In particolare, nel caso di specie, il sanitario, all’esito della celebrazione del processo penale iscritto a suo carico, veniva ritenuto colpevole del reato contestatogli in rubrica e condannato con sentenza emessa dal Tribunale, confermata in toto dalla Corte di Appello e condivisa dagli Ermellini, i quali, infine, rigettavano il correlativo ricorso avanzato appunto dai difensori del medico.
Dunque, ad avviso di chi scrive, risulta opportuno illustrare al lettore il fatto storico, prima di addentrarci nel merito di quanto riportato dal Collegio di Legittimità, nella sentenza in esame.

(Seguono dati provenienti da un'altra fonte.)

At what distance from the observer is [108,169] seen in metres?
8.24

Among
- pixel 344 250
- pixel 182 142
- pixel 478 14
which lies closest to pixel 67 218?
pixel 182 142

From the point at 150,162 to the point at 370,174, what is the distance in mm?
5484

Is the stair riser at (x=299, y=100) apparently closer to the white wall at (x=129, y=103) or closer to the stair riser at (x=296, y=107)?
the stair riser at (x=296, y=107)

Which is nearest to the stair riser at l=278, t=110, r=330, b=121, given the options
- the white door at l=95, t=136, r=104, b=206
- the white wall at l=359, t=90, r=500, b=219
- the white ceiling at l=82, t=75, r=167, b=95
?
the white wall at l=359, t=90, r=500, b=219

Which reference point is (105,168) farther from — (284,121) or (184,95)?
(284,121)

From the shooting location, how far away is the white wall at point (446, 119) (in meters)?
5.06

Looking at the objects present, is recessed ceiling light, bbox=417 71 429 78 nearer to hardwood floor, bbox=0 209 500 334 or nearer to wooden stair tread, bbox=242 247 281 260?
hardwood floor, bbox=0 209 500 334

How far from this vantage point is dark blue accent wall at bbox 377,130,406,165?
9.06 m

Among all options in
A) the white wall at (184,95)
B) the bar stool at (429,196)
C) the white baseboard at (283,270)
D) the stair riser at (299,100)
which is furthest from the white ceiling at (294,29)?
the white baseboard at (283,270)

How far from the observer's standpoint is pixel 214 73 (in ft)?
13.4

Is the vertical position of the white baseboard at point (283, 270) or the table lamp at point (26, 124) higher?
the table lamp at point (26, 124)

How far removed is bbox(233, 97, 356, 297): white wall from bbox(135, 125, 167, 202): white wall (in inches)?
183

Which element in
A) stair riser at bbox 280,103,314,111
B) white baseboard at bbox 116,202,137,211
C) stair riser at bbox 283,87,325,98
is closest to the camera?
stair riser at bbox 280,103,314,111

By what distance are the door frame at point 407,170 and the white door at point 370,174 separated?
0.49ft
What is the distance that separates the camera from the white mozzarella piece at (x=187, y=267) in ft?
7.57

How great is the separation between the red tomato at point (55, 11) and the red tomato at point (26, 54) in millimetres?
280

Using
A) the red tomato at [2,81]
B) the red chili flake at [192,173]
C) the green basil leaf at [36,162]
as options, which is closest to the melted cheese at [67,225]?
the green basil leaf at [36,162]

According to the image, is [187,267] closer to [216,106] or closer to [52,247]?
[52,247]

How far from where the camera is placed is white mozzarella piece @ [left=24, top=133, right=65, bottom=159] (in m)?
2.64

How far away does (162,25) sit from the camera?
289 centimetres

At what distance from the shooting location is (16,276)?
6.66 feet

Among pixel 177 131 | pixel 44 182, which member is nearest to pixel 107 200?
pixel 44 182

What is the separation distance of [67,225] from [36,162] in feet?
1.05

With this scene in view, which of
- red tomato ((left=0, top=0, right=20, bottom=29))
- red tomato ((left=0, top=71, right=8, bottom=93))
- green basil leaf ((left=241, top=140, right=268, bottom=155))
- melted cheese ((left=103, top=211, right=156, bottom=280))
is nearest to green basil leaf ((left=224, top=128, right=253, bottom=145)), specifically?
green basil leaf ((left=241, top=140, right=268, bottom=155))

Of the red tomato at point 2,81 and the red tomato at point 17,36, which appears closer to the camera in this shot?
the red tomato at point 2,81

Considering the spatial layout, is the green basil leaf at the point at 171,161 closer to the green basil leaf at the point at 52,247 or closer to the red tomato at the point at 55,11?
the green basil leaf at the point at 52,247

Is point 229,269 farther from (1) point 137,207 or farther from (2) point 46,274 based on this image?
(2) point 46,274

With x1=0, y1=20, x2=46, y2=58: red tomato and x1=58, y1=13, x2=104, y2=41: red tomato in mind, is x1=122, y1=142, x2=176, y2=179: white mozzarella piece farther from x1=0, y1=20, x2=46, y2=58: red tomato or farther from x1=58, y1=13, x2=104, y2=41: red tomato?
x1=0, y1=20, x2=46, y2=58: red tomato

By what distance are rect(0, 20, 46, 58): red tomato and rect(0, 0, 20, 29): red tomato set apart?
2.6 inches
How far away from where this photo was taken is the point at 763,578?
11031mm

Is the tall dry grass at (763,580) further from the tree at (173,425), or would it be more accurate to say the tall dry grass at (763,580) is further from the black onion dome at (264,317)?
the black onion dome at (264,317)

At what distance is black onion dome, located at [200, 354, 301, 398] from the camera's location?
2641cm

Tizio, medico di turno in servizio presso il pronto soccorso, veniva denunciato e condannato per non aver visitato una anziana paziente, recatasi d’urgenza nel corso della notte presso il nosocomio, in ragioni di forti dolori al braccio.
In particolare, le risultanze probatorie hanno dimostrato che l’imputato, sebbene più volte sollecitato dagli infermieri, ometteva di visitare la donna, limitandosi a prescrivere un mero antidolorifico e rinviando, poi, gli accertamenti al mattino seguente, ad opera di altro suo collega, appunto del turno successivo.
Ebbene, il ricorrente difendeva il proprio operato tecnico affermando che il diniego di effettuare l’esame radiologico e di differirlo al mattino seguente, per impossibilità concreta, rientrava nell’alveo del legittimo esercizio della discrezionalità del medico e che, inoltre, la sua condotta non aveva aggravato le condizioni della anziana paziente.
Dunque, la Suprema Corte (Pen. n° 40753/17), riportandosi ad un orientamento pacificamente affermato e quindi consolidato, ha asserito che la condotta assunta nella complessiva vicenda dal sanitario integra senza alcuna ombra di dubbio il delitto di cui all’art. 328 c.p..
Infatti, gli Ermellini hanno dichiarato in sentenza che il medico avrebbe avuto l’obbligo di visitare la paziente in quanto si trattava di una persona di età avanzata, che lamentava un dolore al braccio di intensità pari a 9 su scala da 1 a 10.
Inoltre, la Suprema Corte ha affermato nella sentenza in esame che la condotta assunta dall’imputato violava anche i regolamenti interni ospedalieri.
Invero, la paziente veniva accolta in pronto soccorso con un codice di triage “verde”, che impone da regolamento la visita nell’arco temporale di 10-30 minuti, se non vi sono altri pazienti in codice rosso ovvero più gravi.
Dunque, il Collegio di Legittimità ha affermato che, nella vicenda de qua, a nulla rileva la circostanza che l’atto omissivo non avesse aggravato le condizioni patologiche della paziente, in quanto il delitto di cui all’art. 328 c.p. ha natura di reato di pericolo plurioffensivo, che lede sia l’interesse del privato, appunto danneggiato dalla omissione, sia l’interesse della Pubblica Amministrazione al buon andamento ed alla trasparenza del proprio operato tecnico.
In conclusione, la Suprema Corte si è uniformata alle sue precedenti pronunce, ritenendo che nel caso di specie l’omissione non rappresenti un legittimo esercizio della discrezionalità tecnica del medico, bensì una sottrazione alla valutazione di urgenza dell’atto di ufficio.